─── INPUT

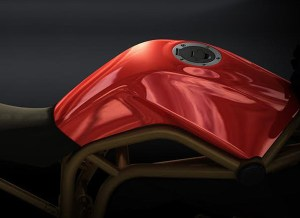 Sportbike Fuel tank Created using Alias Auto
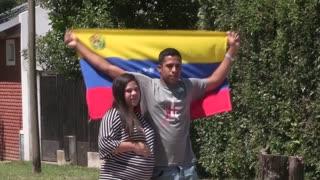Venezolano caminó hasta Argentina para ver nacer a su hijo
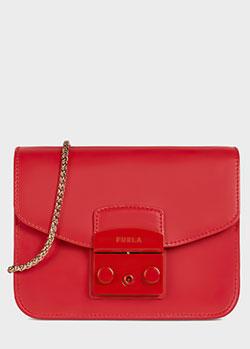 Красная сумка Furla Metropolis со съемным ремнем, фото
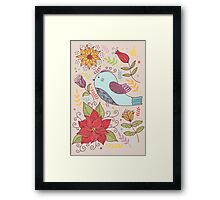 Colourful illustration with bird, flowers Framed Print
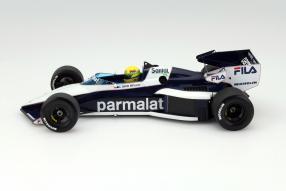Brabham BT52B im Maßstab 1:18 von Minichamps A. Senna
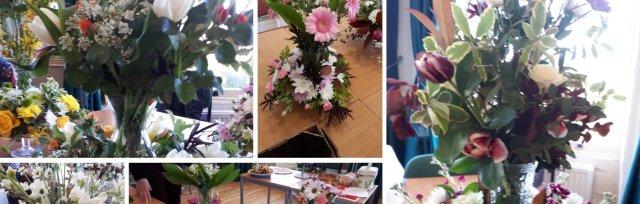 Flower Arranging with Katherine Kear (10 week class) - £100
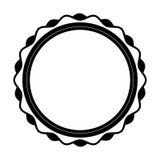 Circle stamp silhouette icon Royalty Free Stock Photos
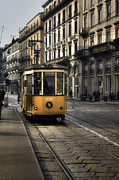 Tram Photos - Milan Italy by Joana Kruse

──────

__WHAT IS REQUIRED__:
Copy the lines starting at the line that contains "Circle stamp silhouette" and running to the final line of the entries, inclusive; omit all pictures.

__YOUR SOLUTION__:
 Circle stamp silhouette icon Royalty Free Stock Photos
 Tram Photos - Milan Italy by Joana Kruse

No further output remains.